Wednesday, February 20, 2013

Types of User-Defined Functions And Performance Considerations

Microsoft SQL Server supports user-defined functions (UDFs) which provide for code encapsulation and reuse, but come with design and very significant performance considerations. Application developers new to T-SQL like UDFs because they align to a procedural programming design pattern familiar to that skill set. However unless understood and used properly, UDFs will greatly reduce database performance.

 In this post I will discuss the following:

1.    Types of UDFs and examples
2.    Performance comparisons and explanations

1. Types of UDFs and examples

UDFs in SQL Server can return Tables or Scalar values. Additionally UDFs can be Multi-Statement or Single-Statement (labeled In-Line). So logically there are four types – although Scalar In-Line UDFs currently are not supported.

                                    Multi-Statement        In-Line
Scalar-Valued            Supported                   Not Supported
Table-Valued             Supported                   Supported

In the SSMS GUI you can see the UDFs in the Programmability -> Functions section.









For our examples, we will be using a simple City, State database. We will be reviewing In-Line vs. Multi-Statement versions of a function to return the first city (alphabetically) for a given state and letter.

Although Scalar functions typically are not explicitly qualified as Multi-Statement, I have named the function with “Multi” in this post to be clear that in this regard Scalar functions align to Multi-Statement Table-Valued functions. As will be explained below, the difference between Multi-Statement and Single-Statement gets to the essential difference among the various types of UDFs and corresponding performance considerations. Below are code samples for the three UDFs.

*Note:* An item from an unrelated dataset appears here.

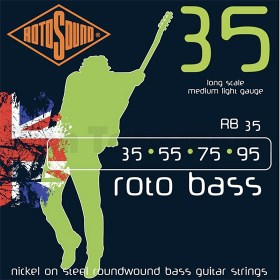 rotosound-bass-strings-35-95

CREATE FUNCTION [dbo].[GetFirstCity_Scalar_Multi](
        @CDState            VARCHAR(2)
       ,@CityFirstLetter    VARCHAR(1)
)

RETURNS VARCHAR(100)
AS

BEGIN
       DECLARE @TXCity VARCHAR(100)

            --other T-SQL statements allowed

       SELECT TOP 1 
              @TXCity = TXCity
       FROM  
              dbo.GeoData
       WHERE
              CDState = @CDState
       AND    TXCity LIKE @CityFirstLetter + '%'
       ORDER BY
              TXCity

            --other T-SQL statements allowed

       RETURN @TXCity
END

CREATE FUNCTION [dbo].[GetFirstCity_Table_Multi](
        @CDState            VARCHAR(2)
       ,@CityFirstLetter    VARCHAR(1)
)

RETURNS @City TABLE
    (
        TXCity       VARCHAR(100)
    )
AS

BEGIN
   --other T-SQL statements allowed

    INSERT
       INTO
              @City
                     SELECT TOP 1 
                            TXCity
                     FROM  
                           dbo.GeoData
                     WHERE
                           CDState = @CDState
                     AND    TXCity LIKE @CityFirstLetter + '%'
                     ORDER BY
                            TXCity

   --other T-SQL statements allowed
    RETURN
END

CREATE FUNCTION  [dbo].[GetFirstCity_Table_InLine](
        @CDState            VARCHAR(2)
       ,@CityFirstLetter    VARCHAR(1)
) RETURNS TABLE

AS
RETURN
      --only one SELECT allowed
       SELECT TOP 1 
               TXCity
       FROM  
              dbo.GeoData
       WHERE
              CDState = @CDState
       AND    TXCity LIKE @CityFirstLetter + '%'
       ORDER BY
               TXCity

Note that the essential work of each UDF – the data access SQL – is identical. What distinguishes each is “only” the interface and implementation wrapping it. But we will see next that this has significant performance implications.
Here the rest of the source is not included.